I had a binder that had thoughts on leadership in a compare/contrast style to a poem our class had read. I remembered that in class we had to write our response, make copies to share with our group, and turn in together. So I started reading and as I did my brain started to ache.
This was a depth headache. The kind you get when you have to read something a few times in order to really comprehend it.
When I got done reading it, I remember thinking it was quite brilliant and wondering who wrote it.
So I flipped back to the front and there it was, my name! Then I read a few other responses from class mates and realized we were a pretty smart group.
But what gets me is that I can't even think that way right now in my life!
I started hoping then that those brain cells will return and that some old synapses might be able to fire again someday.

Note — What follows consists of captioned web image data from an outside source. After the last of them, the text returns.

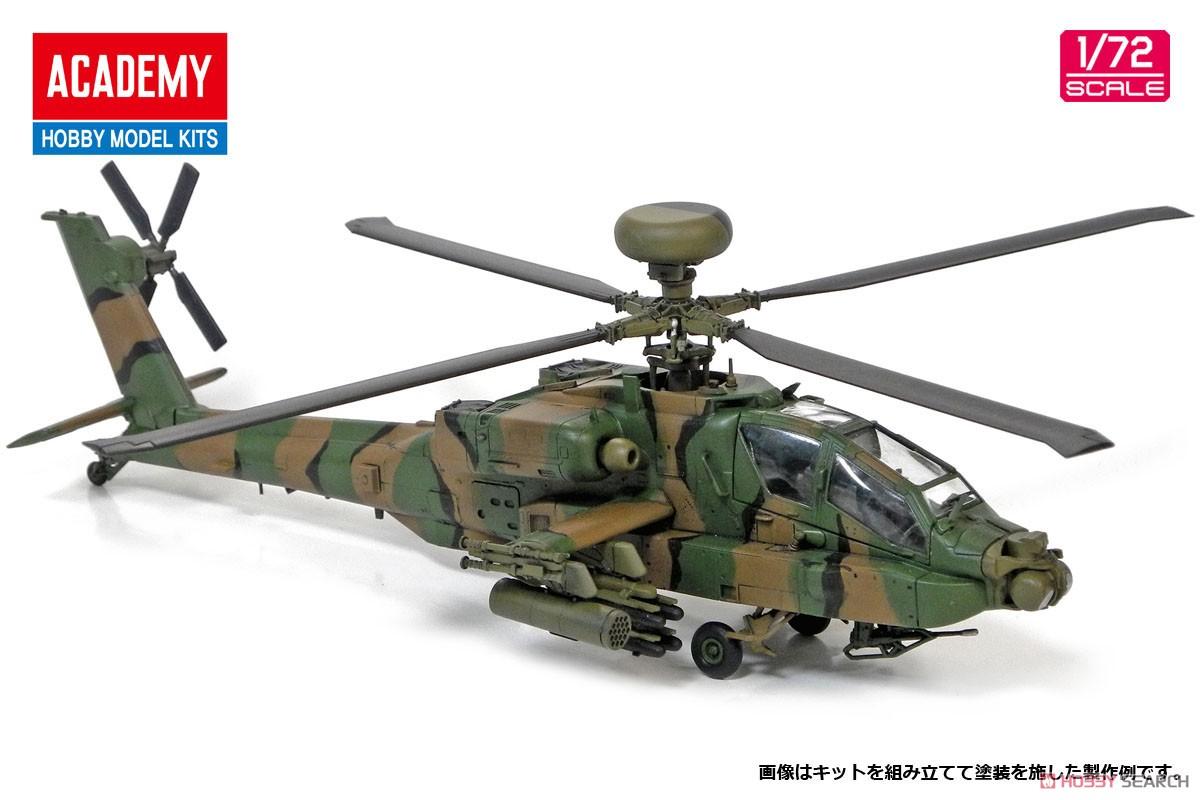1/72『陸上自衛隊 AH-64D アパッチ・ロングボウ』プラモデル-005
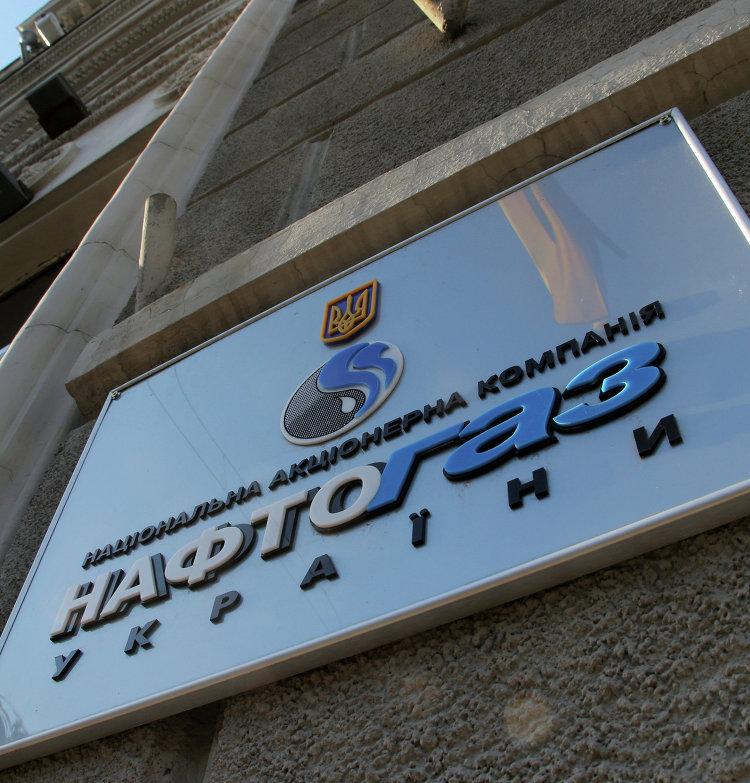 Коболев: Стокгольмский арбитраж может отказать «Нафтогазу» поиску к«Газпрому»
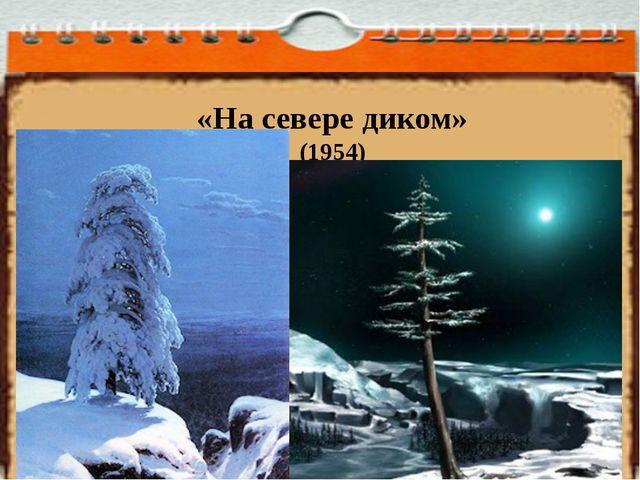 «На севере диком» (1954)
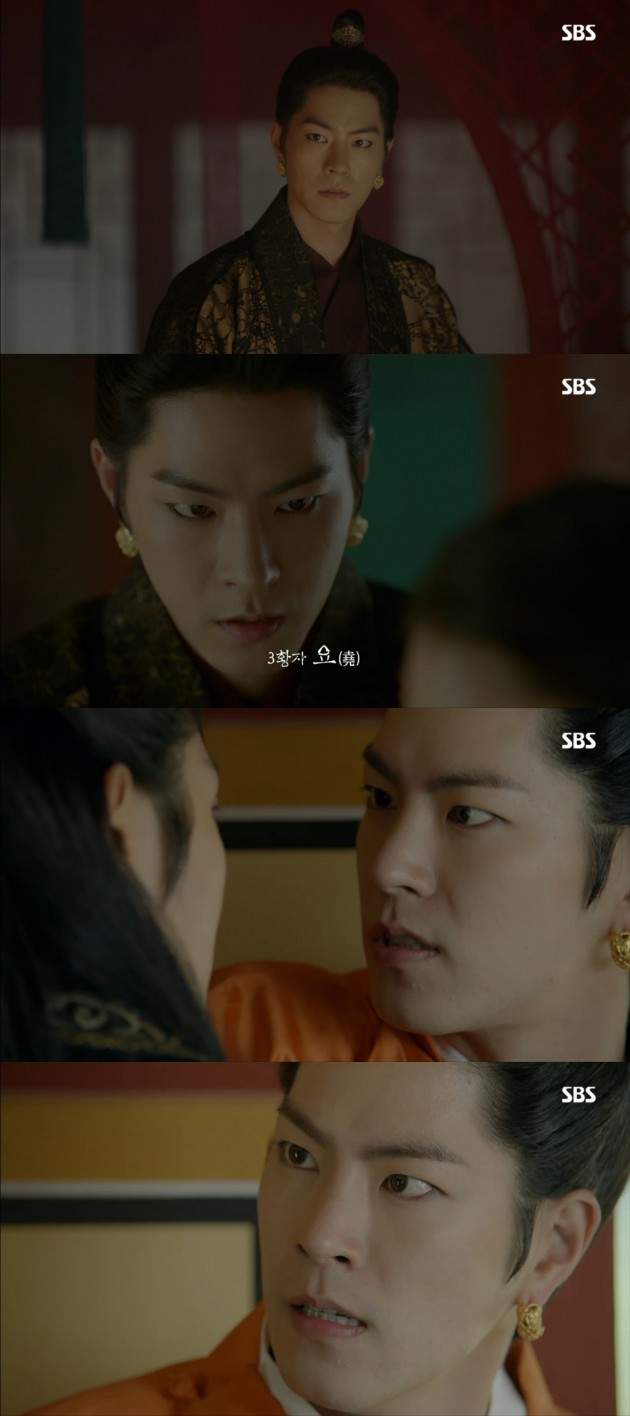 '달의 연인' 홍종현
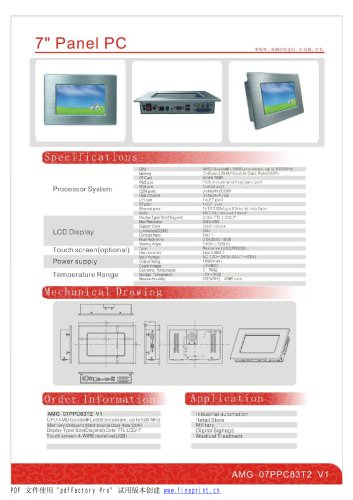 Amongo 7'' Fanless touch screen Industrial panel pc with amuminum front bezel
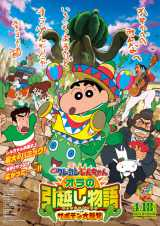 まだまだ上映中(C)臼井儀人/双葉社・シンエイ・テレビ朝日・ADK2015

I realize that might be wishful thinking. Maybe my brains have totally turned to peanut butter. No wonder my junior high son often shakes his head when I am trying to make a point. Is it lost forever?
I hope not.
I would like to think that one day, when I am not getting woken up in the middle of the night regularly for nightmares, bloody noses, or bathroom breaks, that I might be able to think again.
Think clearly and deeply.
But if that isn't the case, I am hanging on to those college papers in hopes of giving my boys something to read that causes a deep thinking headache.
Most likely they will get a headache trying to think of a way to let me down gently that I'm not as smart as I thought I was.